Well if there were some vulnerability early enough in the boot process in theory we could bypass the efuse check if I'm not mistaken. That's IF a vulnerability is there.
Need more than just the dumped bootrom for that.
Remember, bootrom for the Tegra is only a piece of the puzzle (hell, I can get that off my Jetson board, its the same thing/chip), most of the steps are root-key locked with the encryption behind the TrustZone. So we need to find a way to make something for the bootrom that the bootrom will accept as a real command to bypass the eFuse check but that means we have to trick its encrypted security checks/handshakes. This would be the equivalent of sighax, you'd need the equivalent of the ARM9 full access. But unlike the 3DS/WiiU, the Switch also has oodles of console unique certifications and their encryptions are also tucked away in TZ, and are burned in at the factory level. So, in effect, we need to completely compromise the bootloader, and you still have a unique Switch so it can still be permanently blacklisted and have no server access.

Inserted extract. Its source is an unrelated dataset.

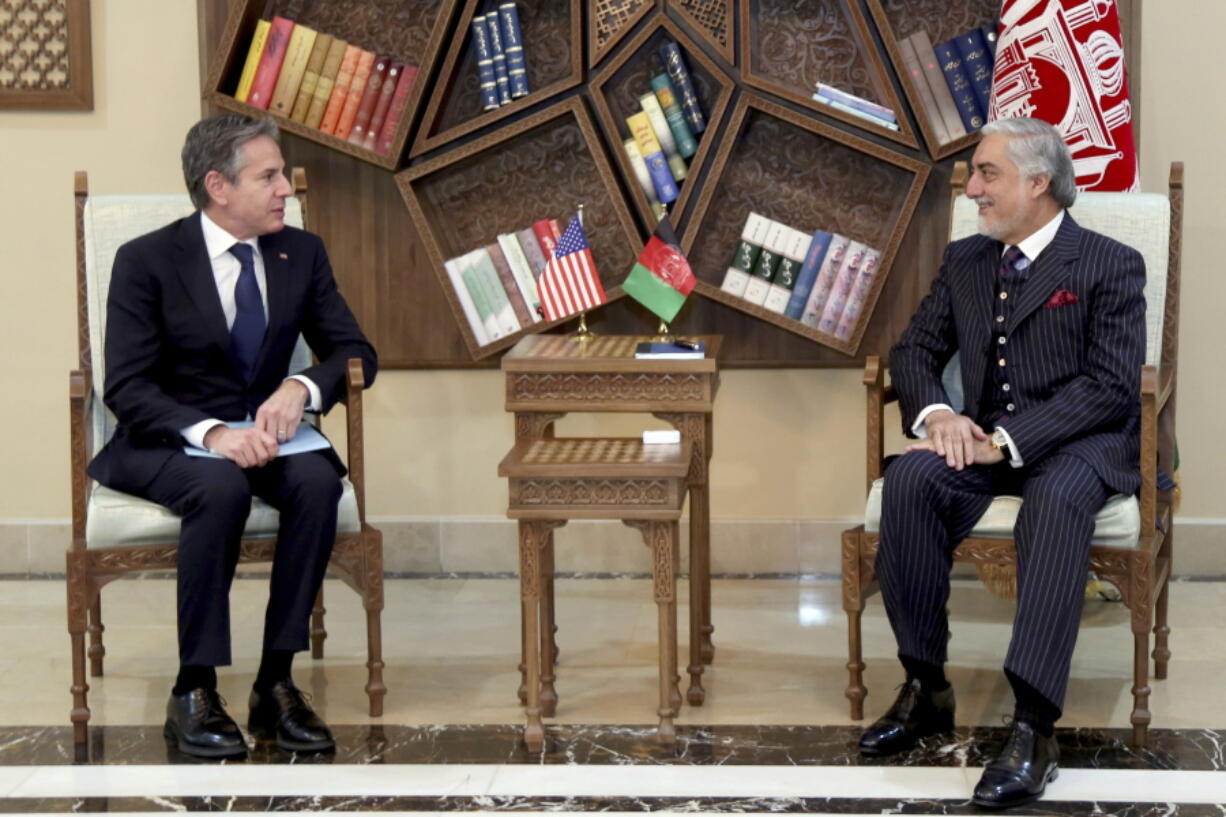 Abdullah Abdullah, Chairman of the High Council for National Reconciliation, right, meets with U.S. Secretary of State Antony Blinken, at the Sapidar Palace in Kabul, Afghanistan, Thursday, April 15, 2021. Blinken made an unannounced visit to Afghanistan on Thursday to sell Afghan leaders and a wary public on President Joe Biden's decision to withdraw all American troops from the country and end America's longest-running war.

So... yes? Actually now that I wrote that out it seems you said much the same thing.
(Much as I can get the bootrom from a Jetson board, I cannot magically get a Switch running on the Jetson because I don't have any of the unique signage. In a lot of ways this is an educational dump that could inform but its not really guaranteed or maybe even likely to give us anything.)
Also this isn't Nintendo's bootrom, this is nVidia's. Start poking too far and publishing too much and I think you may have a very pissed, very aggressive company on your door. nVidia is more along the lines of Sony's draconian methods than Nintendo's '/shrug' methods.
That said, I am sure a large enough hole will be found. When it will be released is another matter.